前回までで、文字数が10万字を突破しました。

あらすじは、瑠璃、李章、礼奈、アンバイドはナンゼルらの襲撃者の集団を撃破することに成功する。一方で、魔術師ローはクローナという少女に会う―…。

 ~ view クローナ~


 私は一年ほど前、暮らしていた村はある集団によって滅ぼされました。

 そのとき、私は連れ去られ、透明な筒状のものにずっと液体で満たされた物の中にいました。

 その中での意識はほとんどありませんでした。

 ああ、私…この人たちの実験によって殺されてしまうのかな。

 だって、私以外のほかの子は苦しみながら死んでいったのだから。

 それを見たこの人たちは、

 「なんだ、死んだのか。さっさと処理してしまえ。……これでもダメなのか。これだから、女は―…。」

と、よく言っていました。

 女をバカにするのは頭にくるし、このような人を人として扱わない人に対しては、もし私に力があるのなら、懲らしめてやりたいです。

 そんなことを考えても、恐怖のほうが大きかったのは事実…。

 私は、実験で死んだ子たちと同じように実験を繰り返されていた。

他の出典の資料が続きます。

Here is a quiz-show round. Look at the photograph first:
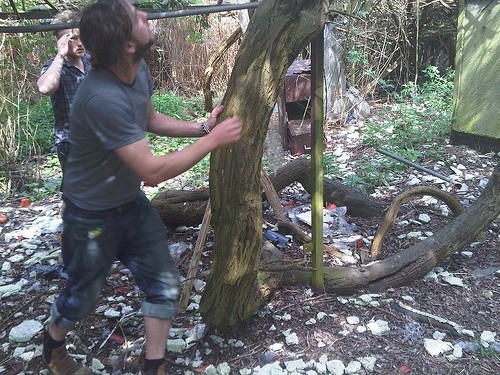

腕は注射痕がいっぱいできていました。

 (辛い、誰か助けて)

と、日々そんなことばかり思っていました。

 そして、今の自分の現状が実験されている側で、その現実から逃げるように、頭の中では幸せだった日々をほんの少し思い出として浸りました。

 (あ~、あの幸せの日々が~…、いや、今のこんな状況が夢なんだ。きっと、朝になって目が覚めれば…。)

なんて思ってみたことも何度もありました。


 私が実験されるようになって半年ぐらいが過ぎた頃、奇跡が起きました。

 奇跡など起こるはずないと思わずにはいられなかったのだから。

 その人はおばあちゃんでした。

 おばあちゃん、いや、ローさんかな。ローさんは、杖で魔法みたいなのを使って、実験を壊していったの。

 その時は、実験施設の崩壊による犠牲になるのではないかということよりも、助かるということの現実性が見えたことに対する嬉しさでいっぱいでした。

 当時、私は、

 (そんな私を実験台にするような奴らなんてやっちゃえ~。)

なんて、思っていました。後からすると、助かりたいという一心な思いが優っていたのだと思います。

 そして、筒状の物に液体を満たされ、その中に強制的に閉じ込められていた私は、ローさんによって助けられました。

 私の目の前に丸い空間の裂け目みたいなのが見え、そこから手が伸びてきました。その手を私は握りました。その手が私にとっての不幸な入り口であったとしても、今いる地獄よりもきっと幸せがあるのような気がする。だから、私は―…、その手を私の弱りきった腕や手の筋力を最大に振り絞ってつかんだ。

 空間の裂け目を抜けると、そこにはローさんがいたのである。

 「大丈夫かのう~。意識が―…。」

と、ローさんが言うときには、私は安心したのか気を失ってしまいました。これできっと私のこんな不幸は終わるのだと思って―。


 「!!」

と、私は目を覚ます。

 辺りを見回すと、家と思われる場所にいるのだとわかりました。台所、玄関、そして私がいるベットがあった。そして、

 「ここは…」

と、弱々しい声で私は言う。

 その声が聞こえたのか一人のおばあちゃんが、

 「気が付いたかのう~。お主、三日も寝たままじゃったぞ。よほど、あそこの環境は悲惨なものじゃったのだな。」

と、ローさんは私に言う。その目はとても優しさに満ちていました。やっと、ここで、私の実験され、殺されていく日々から解放されたのだと感じることができました。

 「……ッ!!」

と、私は思いが頭の中、いや、心の中から溢れ出してきました。涙をともないながら―…。

 この日、私は泣き続けました。あの実験され続け、殺される日々を涙によってすべて流してしまいたくて、そして、もしそこだけの部分の記憶をなくすことができたのなら、どれだけ幸せなことなのかを実感しながら―。


 翌日、私の悲しみは止みませんでした。ローさんによって両親の死や村の多くの人たちが殺されたことを知りました。

 このときばかりは、ローさんを恨みました。

 (なんで両親や村の人たちを助けてくれなかったの?)

と、半分八つ当たりみたいなのものを思い、そして実際にぶつけたりもしました。

 怒りは長くは続きませんでした。あまりに疲労していたのか、4日間何も食べていなかったのか、反抗することもほとんどできませんでした。

 お腹が空いていたことを知ったローさんは、私に暖かい食事、特に、胃をビックリさせない料理をだしてくれました。私はそれを夢中になって食べました。お腹の空き具合がよほどだったのでしょう。そのときの料理の味は全然覚えていません。たぶん、自分の手で食事をするのは半年ぶりだったからかもしれません。

 食事を終えた私は、たぶん寝たのだと思います。あの実験の日々が、私をボ~とさせ、記憶させることをほとんどさせなかったでしょう。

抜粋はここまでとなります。